2.6. Genome Assembly of SMRT Sequencing Reads

The raw data were initially processed and evaluated through a primary analysis on a host computer before being transferred to a secondary analysis server via a local network. The data were analyzed using SMRTLink Portal v9.0 with a minimum predicted accuracy of 0.99. HiFi contig assembly was generated from HiFi reads using the HiFiasm [44,45] version 0.16.1-r37.

2.7. Hybrid Scaffold Assembly

Scaffolds constructed from Bionano data were combined with the HiFiasm contigs through Bionano Access version 1.7 on the Bionano platform to create super scaffolds assembly with parameters “Resolve Conflicts” and “Trim Overlapping Sequence = On” selected [38]. Conflicts between the assembly and optical maps were automatically resolved in favor of the optical maps.
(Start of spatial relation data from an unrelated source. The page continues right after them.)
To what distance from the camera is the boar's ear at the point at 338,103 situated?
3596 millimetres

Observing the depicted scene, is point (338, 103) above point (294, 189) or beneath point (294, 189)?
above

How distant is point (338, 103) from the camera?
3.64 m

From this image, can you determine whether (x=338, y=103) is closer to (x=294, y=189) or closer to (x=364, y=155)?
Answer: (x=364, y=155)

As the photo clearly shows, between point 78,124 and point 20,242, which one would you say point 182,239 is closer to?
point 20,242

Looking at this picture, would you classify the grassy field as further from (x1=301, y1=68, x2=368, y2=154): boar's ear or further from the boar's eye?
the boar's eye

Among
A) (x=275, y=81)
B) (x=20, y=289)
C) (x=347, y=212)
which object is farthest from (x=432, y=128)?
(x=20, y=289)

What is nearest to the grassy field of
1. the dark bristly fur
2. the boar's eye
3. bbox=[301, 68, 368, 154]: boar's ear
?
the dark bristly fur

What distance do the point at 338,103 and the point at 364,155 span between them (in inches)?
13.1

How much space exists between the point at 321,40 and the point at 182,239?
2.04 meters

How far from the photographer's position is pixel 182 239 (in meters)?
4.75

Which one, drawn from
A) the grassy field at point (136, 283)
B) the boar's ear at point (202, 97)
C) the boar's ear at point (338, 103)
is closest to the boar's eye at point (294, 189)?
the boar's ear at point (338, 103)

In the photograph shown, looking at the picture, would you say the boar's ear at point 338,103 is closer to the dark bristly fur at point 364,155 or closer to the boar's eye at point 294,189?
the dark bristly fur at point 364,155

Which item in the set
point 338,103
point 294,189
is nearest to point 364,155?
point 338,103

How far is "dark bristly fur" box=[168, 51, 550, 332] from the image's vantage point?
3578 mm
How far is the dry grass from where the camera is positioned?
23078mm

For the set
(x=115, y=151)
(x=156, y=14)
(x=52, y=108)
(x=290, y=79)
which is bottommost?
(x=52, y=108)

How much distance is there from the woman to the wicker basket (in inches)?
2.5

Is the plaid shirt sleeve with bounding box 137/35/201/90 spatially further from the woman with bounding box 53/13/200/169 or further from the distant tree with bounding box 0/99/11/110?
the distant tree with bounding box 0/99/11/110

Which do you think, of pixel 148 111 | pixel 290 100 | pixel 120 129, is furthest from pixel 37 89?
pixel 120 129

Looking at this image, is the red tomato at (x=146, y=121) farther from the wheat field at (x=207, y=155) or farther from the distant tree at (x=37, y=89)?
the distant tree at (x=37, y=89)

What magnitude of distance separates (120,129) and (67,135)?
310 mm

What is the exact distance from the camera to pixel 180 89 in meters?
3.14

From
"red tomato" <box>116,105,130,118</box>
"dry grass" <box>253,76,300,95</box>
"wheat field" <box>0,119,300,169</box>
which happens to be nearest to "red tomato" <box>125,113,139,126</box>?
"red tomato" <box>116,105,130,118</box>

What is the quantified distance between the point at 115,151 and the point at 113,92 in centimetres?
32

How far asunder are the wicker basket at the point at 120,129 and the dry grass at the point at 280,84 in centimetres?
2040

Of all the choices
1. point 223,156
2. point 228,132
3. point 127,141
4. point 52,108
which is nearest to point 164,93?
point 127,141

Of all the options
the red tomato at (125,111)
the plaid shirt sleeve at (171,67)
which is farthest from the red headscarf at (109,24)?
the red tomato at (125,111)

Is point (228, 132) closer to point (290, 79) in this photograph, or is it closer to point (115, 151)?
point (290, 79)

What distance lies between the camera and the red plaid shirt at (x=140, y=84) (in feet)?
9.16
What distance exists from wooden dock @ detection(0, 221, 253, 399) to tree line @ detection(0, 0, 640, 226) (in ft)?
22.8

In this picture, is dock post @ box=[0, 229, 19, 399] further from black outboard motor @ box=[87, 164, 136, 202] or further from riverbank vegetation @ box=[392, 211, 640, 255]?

Later, a second round of super scaffolding was performed between the output of the hybrid process and the consensus optical map from the DLE-1 restriction enzyme [25,27,46]. The resulting hybrid scaffold assembly was termed super scaffolds.

2.8. Assembly Correction and Improvement with Pacbio HiFi Reads

The super scaffolds underwent polishing and correction with HiFi reads using Inspector [47] version 1.0.1, where it was applied with the error correction module and datatype PacBio HiFi to generate a draft assembly. The corrected and polished assembly was named VHG1.1.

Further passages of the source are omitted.